Veterans would seem to make ideal leaders in the civilian world. Their military training has equipped them with the special combination of leadership experience, entrepreneurial approach, dedication, can-do attitude, and technical skills that top companies prize. Indeed, a recent article in Forbes notes, “interest and participation in hiring military is at an all-time high.”
But their career paths too often belie their promise. Instead of becoming stars, veterans find they have become invisible. New research from the Center for Talent Innovation finds that nearly 40 percent (38%) of veterans surveyed believe that senior leaders are not capable of seeing their full potential.
Over the course of surveying 1,022 veterans, Mission Critical: Unlocking the Value of Veterans in the Workforce identified a key problem: Veterans lack sponsors.
The CTI research underpinning Forget A Mentor: Find A Sponsor shows that sponsors are senior leaders who get behind talent they feel have leadership potential and advocate for their advancement. Sponsors talk up their protgs with other senior leaders in closed-door meetings; they also defend their protgs from would-be detractors. With a sponsor, CTI research shows, a rising leader is more likely to ask for a raise, get a plum assignment, and be satisfied with his or her rate of advancement.
The sponsor effect is measurable: With a sponsor, men in the U.S. are 23 percent more likely than men without sponsors to be satisfied with their career progression; women with sponsors are 19 percent more likely than women without sponsors to be satisfied with their career progression; and people of color are an astounding 65 percent more likely than their counterparts without sponsors to be satisfied with their career progression.
If there’s a silver bullet to veterans’ career stalls, it’s sponsorship.

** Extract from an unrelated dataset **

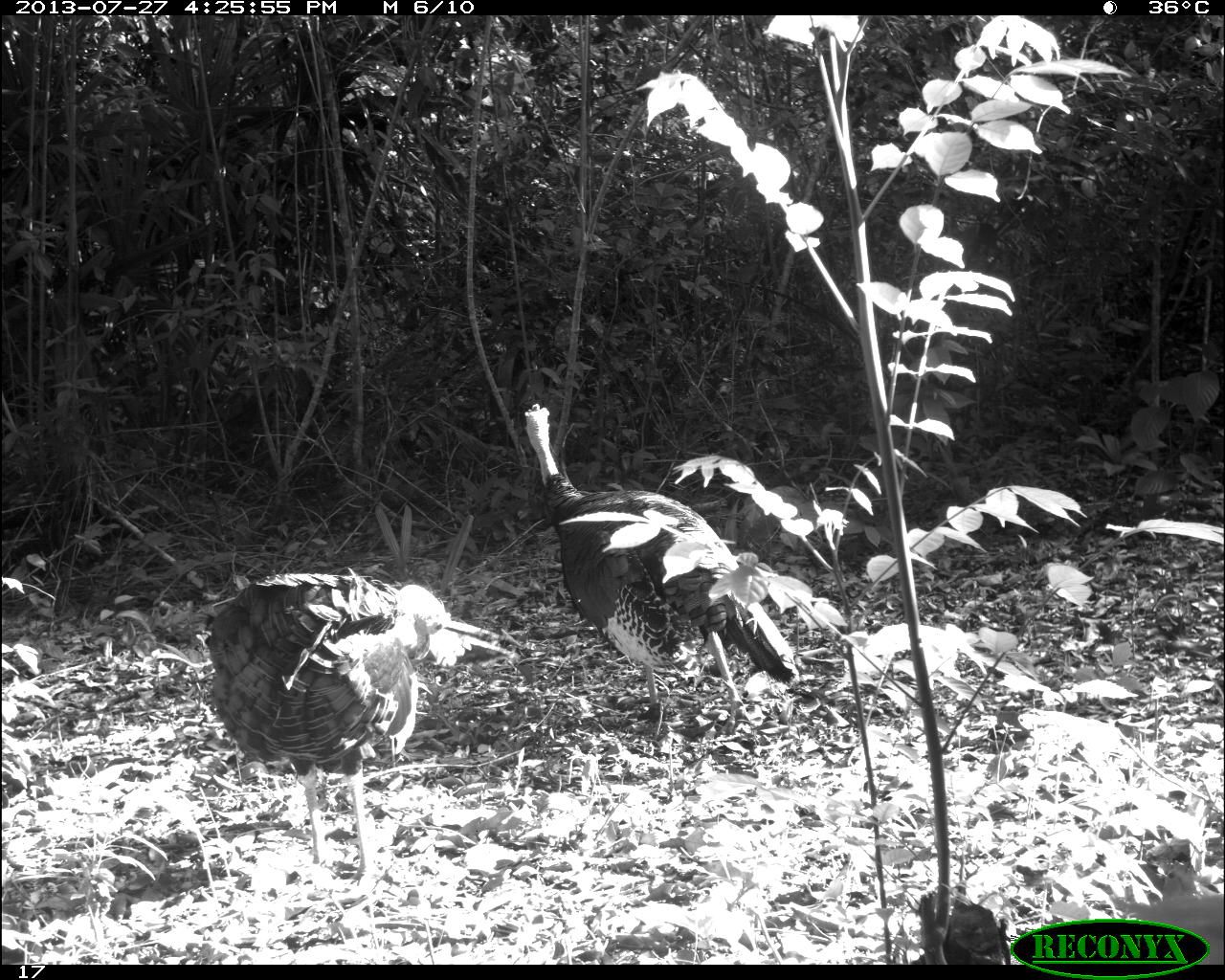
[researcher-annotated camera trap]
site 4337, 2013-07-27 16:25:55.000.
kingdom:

But according to the CTI definition of sponsorship, a mere two percent of the veterans surveyed have sponsors.
Without sponsorship, veterans find themselves stuck in a vicious cycle. The skills that make these veterans such good leaders in a military context — and should make them attractive to corporate sponsors and put them on a fast track to promotion — get lost in translation. Nearly two-thirds (64 percent) of the veterans surveyed for Mission Critical say they’re not using three or more of the skills they have that could be relevant in the corporate context.
These skills include managing the career development of others, transparent decision making, relationship management, and team building. In addition to these intangible attributes, many veterans possess such hard skills as language fluency, computer programming, facility with social media, and statistical analysis — a priceless combination that should shoot them into the career stratosphere.
But those skills are often overshadowed by behavioral traits which, while valuable in the military, rarely work well in a civilian setting. What veterans see as a straightforward approach can come across as harsh or abrupt, sparking resistance and defensiveness from colleagues and reports, thwarting results, and putting veterans on a collision course with their managers. “What employers see in front of them is not a person with skills,” says a former officer in the UK Royal Navy and now an executive at a multinational pharmaceutical company. “Instead, they see an ex-military guy who doesn’t fit in.”
Sponsorship can ease the transition between the two worlds and dramatically change this vicious cycle. The earlier the intervention, says the former officer, the better. In his estimation, managers simply aren’t candid enough, quickly enough.
Early intervention from a sponsor saved Kate’s career. A former officer, Kate was lauded in her first performance review for producing great results. But, she was told, how she produced those results was a problem. “I have to tell you, the way you dismiss others’ ideas sometimes makes me cringe,” her sponsor said. “This isn’t the military. And if you don’t address this, it will shut down your career.” Kate immediately set about modifying her leadership style and today is a marketing and communications specialist at a major pharmaceutical company.
Recent veterans are different from their civilian counterparts. But employers who understand the tune out/stall out phenomenon — and take steps to head it off early — are much better equipped to help veterans capitalize on, rather than suppress, their differences and enable them to win a different kind of fight.